**YOUR TASK:** If a picture appears in the records below, drop it, and reproduce everything else exactly.

**RECORDS FOR PROCESSING:**

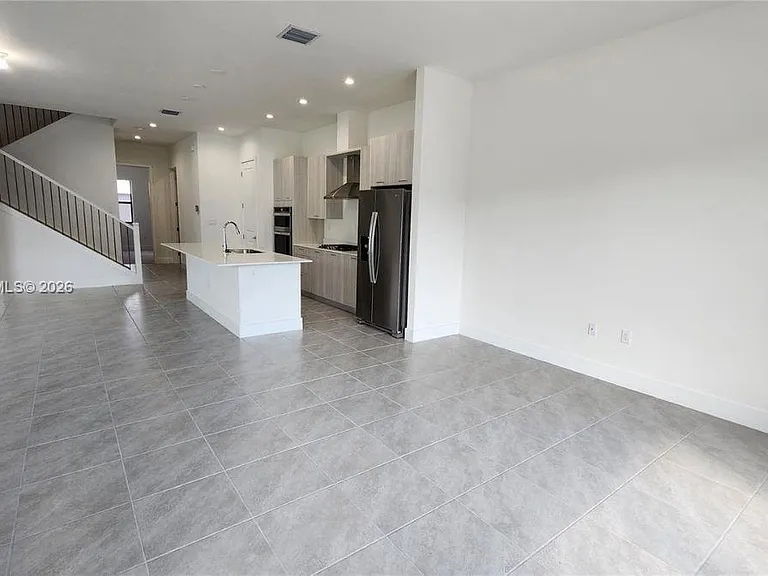 8119 NW 42nd St — Photo 2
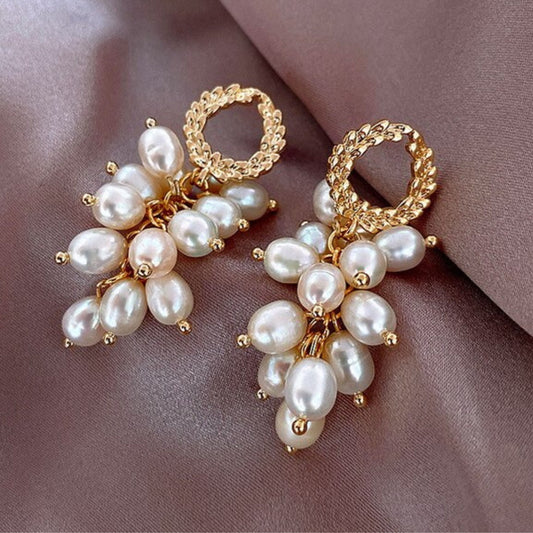 Elegante Perlenohrringe mit goldener Verknüpfung
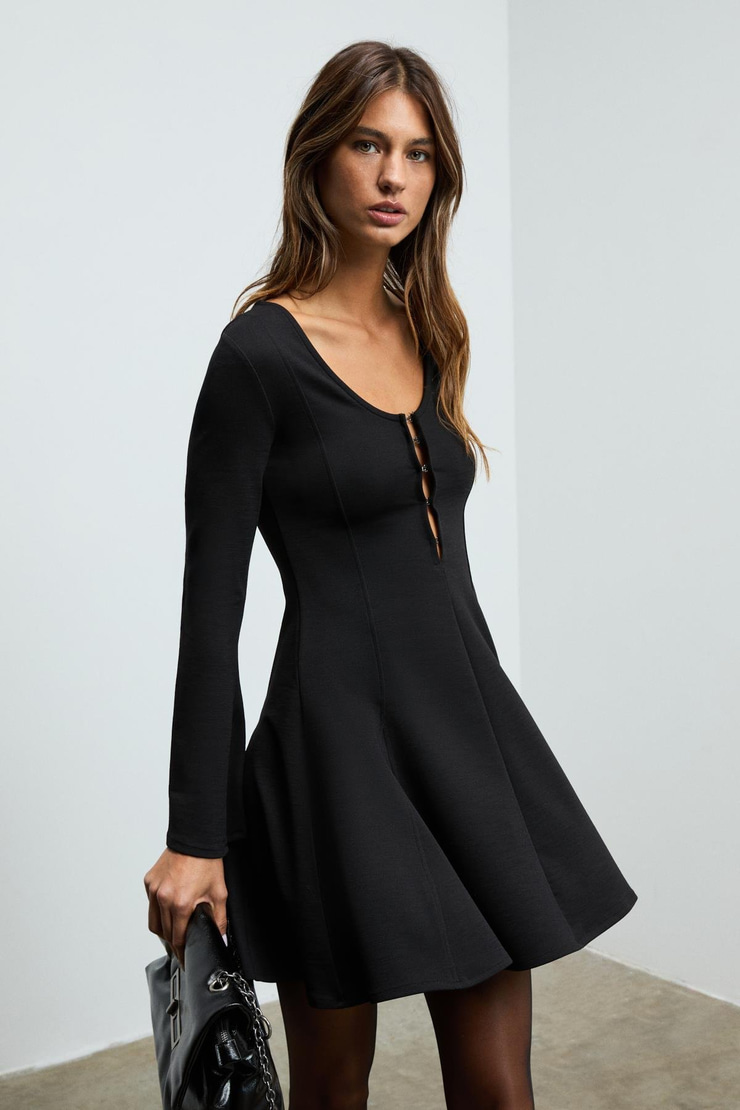 MARIVENA Kadın V Yakalı Yakada Agraf Detaylı Uzun İspanyol Kollu Kol Ucu Yırtmaçlı Mini Siyah Elbise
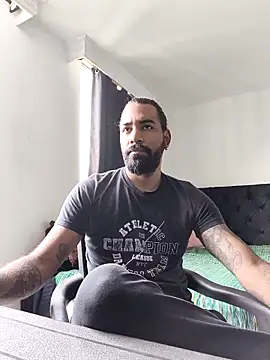 Snapshot of logan_arte_dance chatting on 10-12-25, 07:02 logan arte dance online show from 10-12-25, 07:02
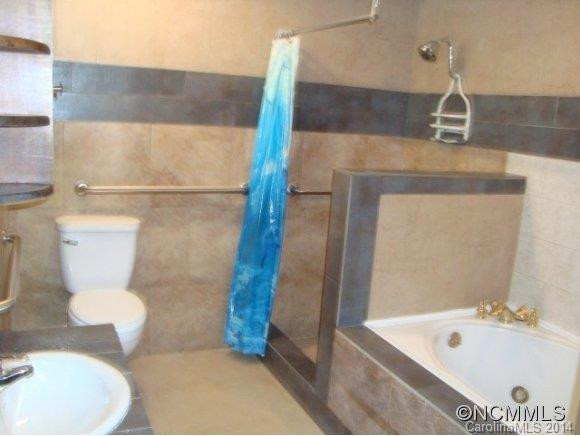 1320 Blanton - Photo 4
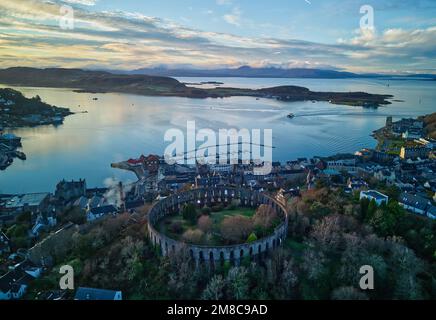 Vue sur Oban et Oban Bay, McCaig's Tower en premier plan, Argyll, Écosse au coucher du soleil Banque D'Images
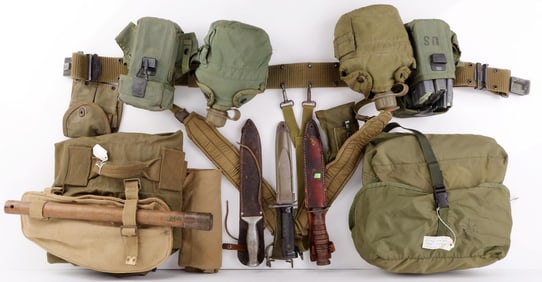 14 VIETNAM WAR TO POST WAR US MILITARY FIELD GEAR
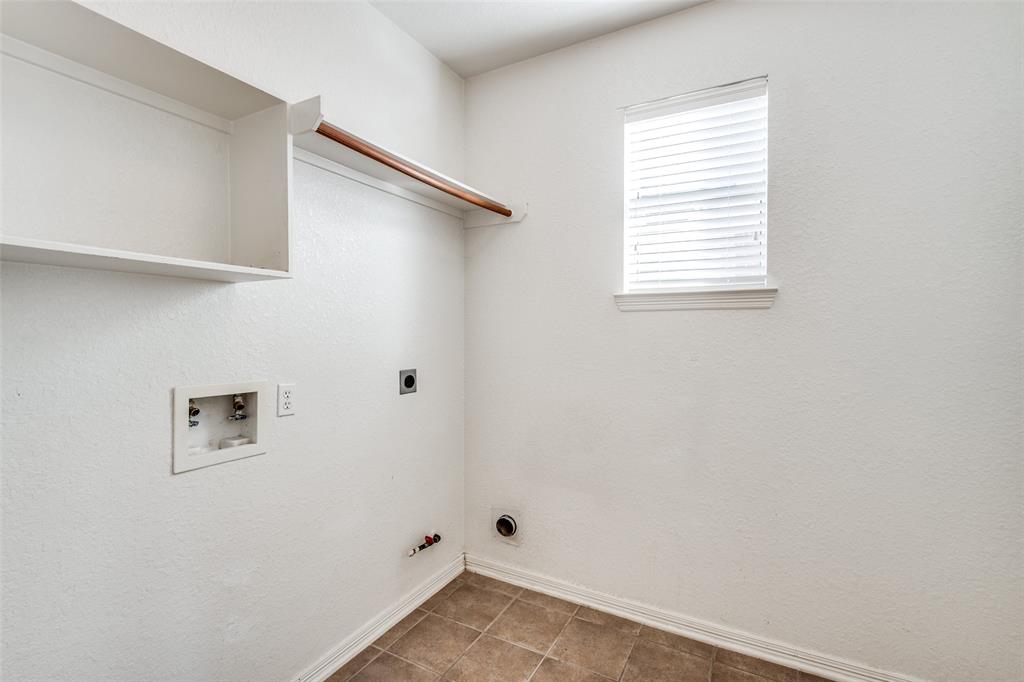 1214 2 Hurst Park Drive, Spring, Texas 77379, 5 Bedrooms Bedrooms, 13 Rooms Rooms,4 BathroomsBathrooms,Single-family,For Sale,Hurst Park,73097268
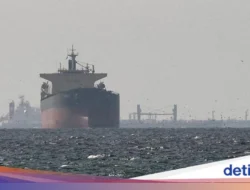 Penampakan Kapal Kargo Terbelah Dua di Selat Hormuz Usai Tabrakan, 23 Awak Selamat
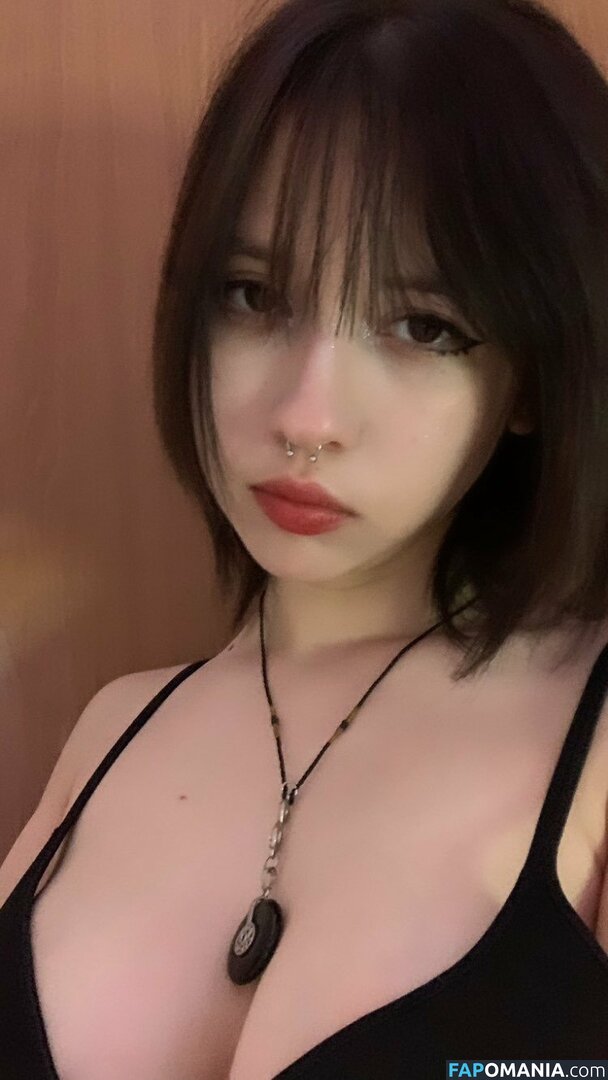 kusuoveki / kusuovk / vekikusuo / vekita / vekitk Nu OnlyFans  Foto vazada #11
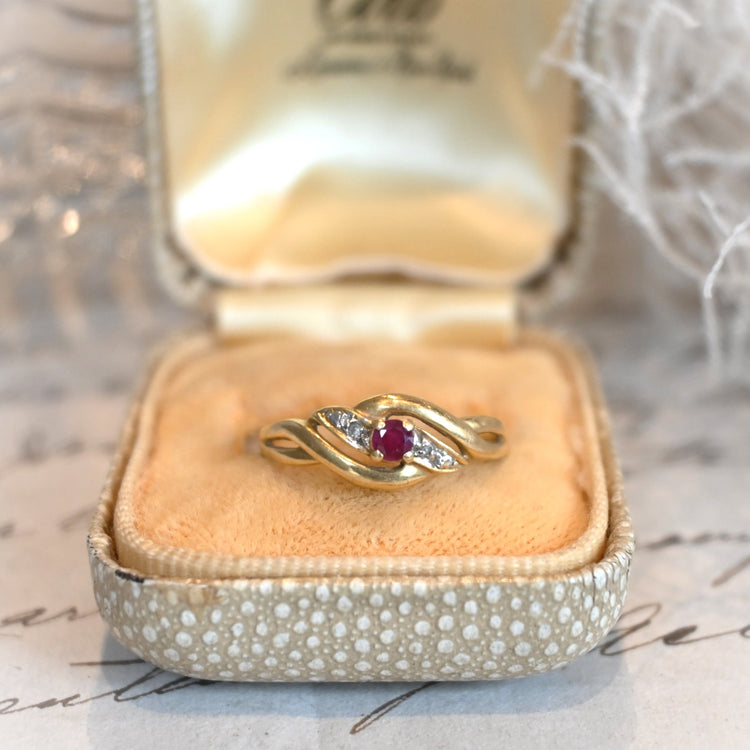 小さなルビーが上品なリング from U.K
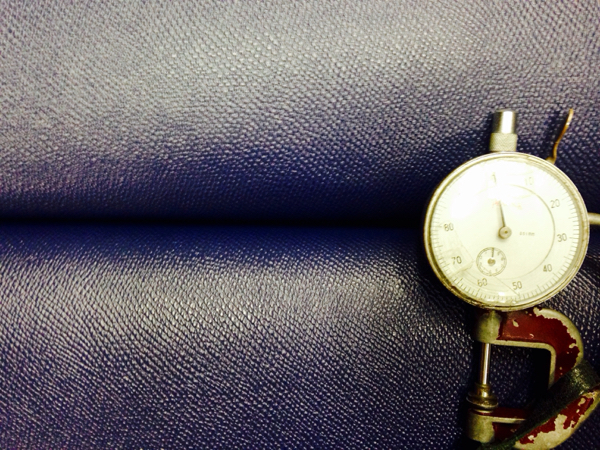 238◯牛 メーカーレザー型押し インディゴ 234ds 1.5㎜☆格安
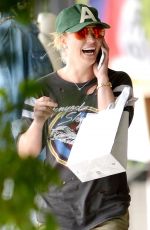 BRITNEY SPEARS Out and About in Thousand Oaks 06/03/2015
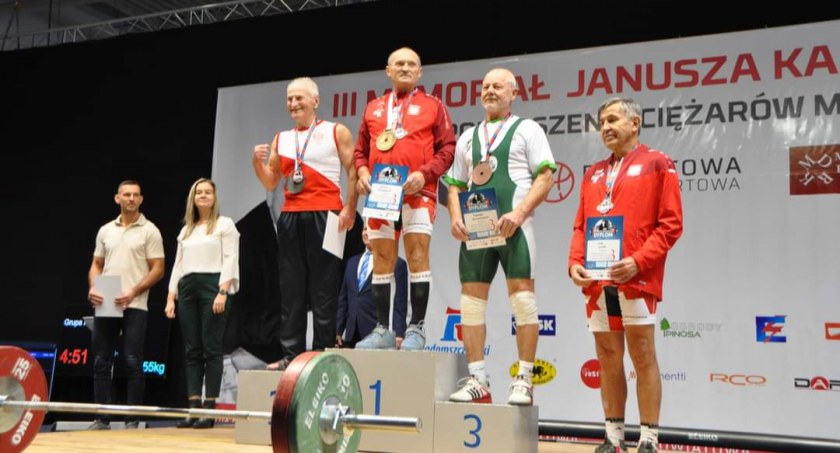 Memoriał im. Janusza Kamińskiego. Ciężarowcy walczą w Hali Powiatowej 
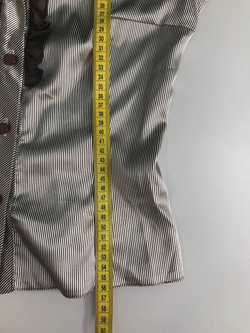 Блузка в тонкую полоску стильная, визуально на 44 размер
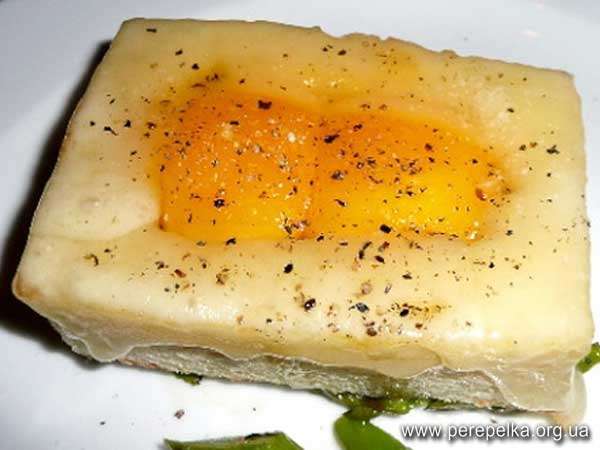 Рецепт тоста с плавленым сыром и перепелиным яйцом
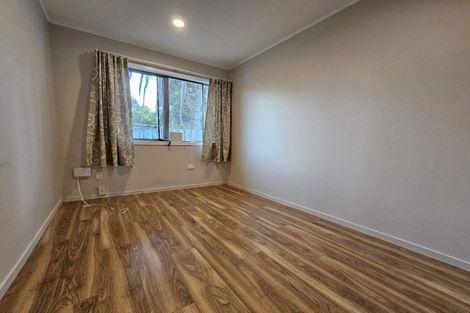 Photo of property in 3 Arde Place, Massey, Auckland, 0614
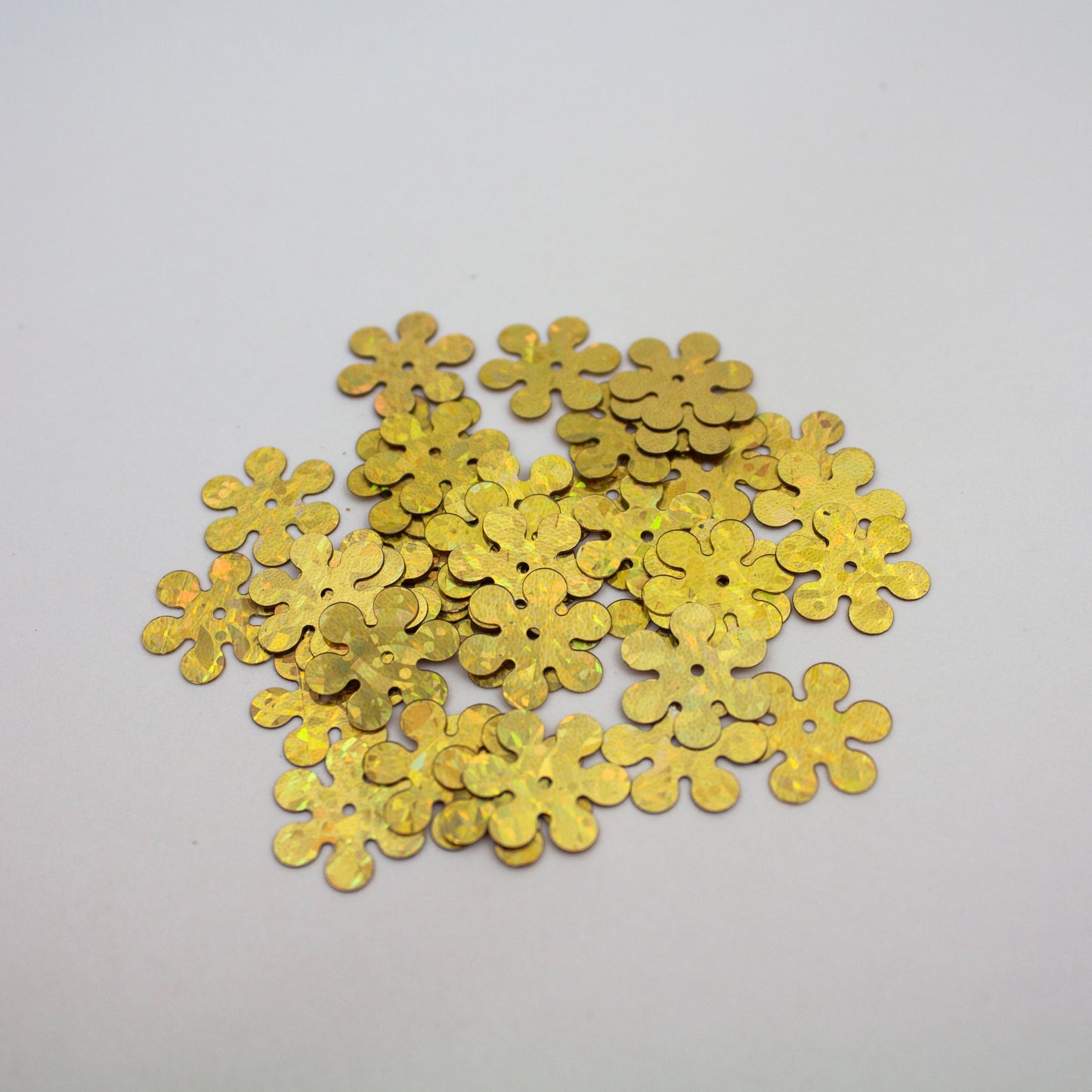 Gold Clover Sequins 13 mm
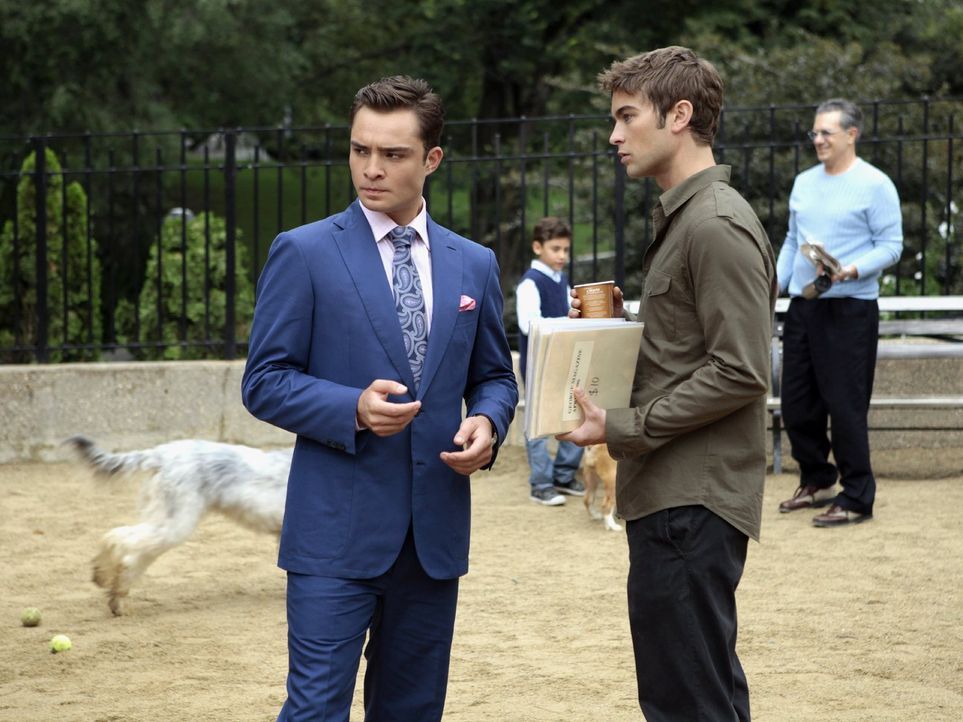 Nate (Chace Crawford, r.) ringt sich dazu durch, Charlie dabei zu helfen, Lilys Safe zu knacken, um an private Unterlagen heranzukommen, während Chu... - Bildquelle: Warner Bros. Television
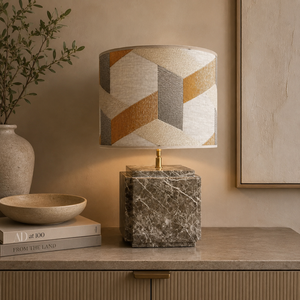 Lámpara de Mesa de Mármol Premium Diseñada con Patrones Contemporáneos Distintivos, Construcción Duradera e Iluminación Equilibrada - Product Image 1
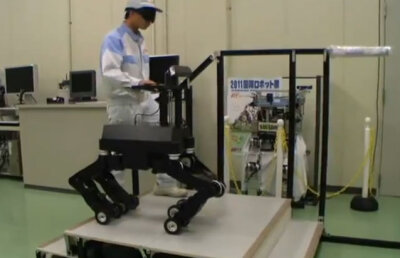 Japonezii au creat un câine-robot care îi va ajuta pe nevăzători să se deplaseze (VIDEO)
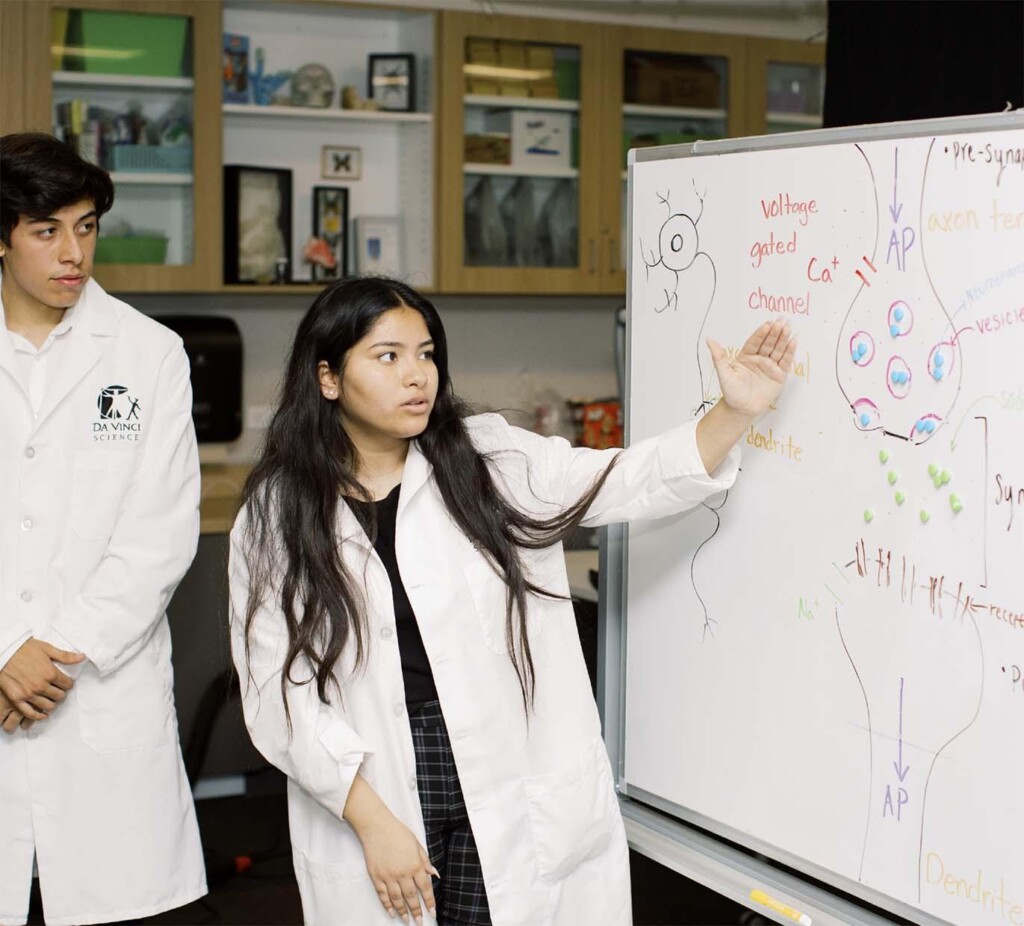 dvschools's tweet photo. Da Vinci Schools is blazing ahead in AI learning experience design with a new tool called Project Leo, developed and led by teacher Steve Eno. Read about it and more in @Getting_Smart today! https://t.co/ukGeqSvZw4 #projectleo #DaVinciSchools #AIlearning #edtech https://t.co/WkJDMbxTjv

**RESULT OF THIS TASK:**
 8119 NW 42nd St — Photo 2
 Elegante Perlenohrringe mit goldener Verknüpfung
 MARIVENA Kadın V Yakalı Yakada Agraf Detaylı Uzun İspanyol Kollu Kol Ucu Yırtmaçlı Mini Siyah Elbise
 Snapshot of logan_arte_dance chatting on 10-12-25, 07:02 logan arte dance online show from 10-12-25, 07:02
 1320 Blanton - Photo 4
 Vue sur Oban et Oban Bay, McCaig's Tower en premier plan, Argyll, Écosse au coucher du soleil Banque D'Images
 14 VIETNAM WAR TO POST WAR US MILITARY FIELD GEAR
 1214 2 Hurst Park Drive, Spring, Texas 77379, 5 Bedrooms Bedrooms, 13 Rooms Rooms,4 BathroomsBathrooms,Single-family,For Sale,Hurst Park,73097268
 Penampakan Kapal Kargo Terbelah Dua di Selat Hormuz Usai Tabrakan, 23 Awak Selamat
 kusuoveki / kusuovk / vekikusuo / vekita / vekitk Nu OnlyFans  Foto vazada #11
 小さなルビーが上品なリング from U.K
 238◯牛 メーカーレザー型押し インディゴ 234ds 1.5㎜☆格安
 BRITNEY SPEARS Out and About in Thousand Oaks 06/03/2015
 Memoriał im. Janusza Kamińskiego. Ciężarowcy walczą w Hali Powiatowej 
 Блузка в тонкую полоску стильная, визуально на 44 размер
 Рецепт тоста с плавленым сыром и перепелиным яйцом
 Photo of property in 3 Arde Place, Massey, Auckland, 0614
 Gold Clover Sequins 13 mm
 Nate (Chace Crawford, r.) ringt sich dazu durch, Charlie dabei zu helfen, Lilys Safe zu knacken, um an private Unterlagen heranzukommen, während Chu... - Bildquelle: Warner Bros. Television
 Lámpara de Mesa de Mármol Premium Diseñada con Patrones Contemporáneos Distintivos, Construcción Duradera e Iluminación Equilibrada - Product Image 1
 Japonezii au creat un câine-robot care îi va ajuta pe nevăzători să se deplaseze (VIDEO)
 dvschools's tweet photo. Da Vinci Schools is blazing ahead in AI learning experience design with a new tool called Project Leo, developed and led by teacher Steve Eno. Read about it and more in @Getting_Smart today! https://t.co/ukGeqSvZw4 #projectleo #DaVinciSchools #AIlearning #edtech https://t.co/WkJDMbxTjv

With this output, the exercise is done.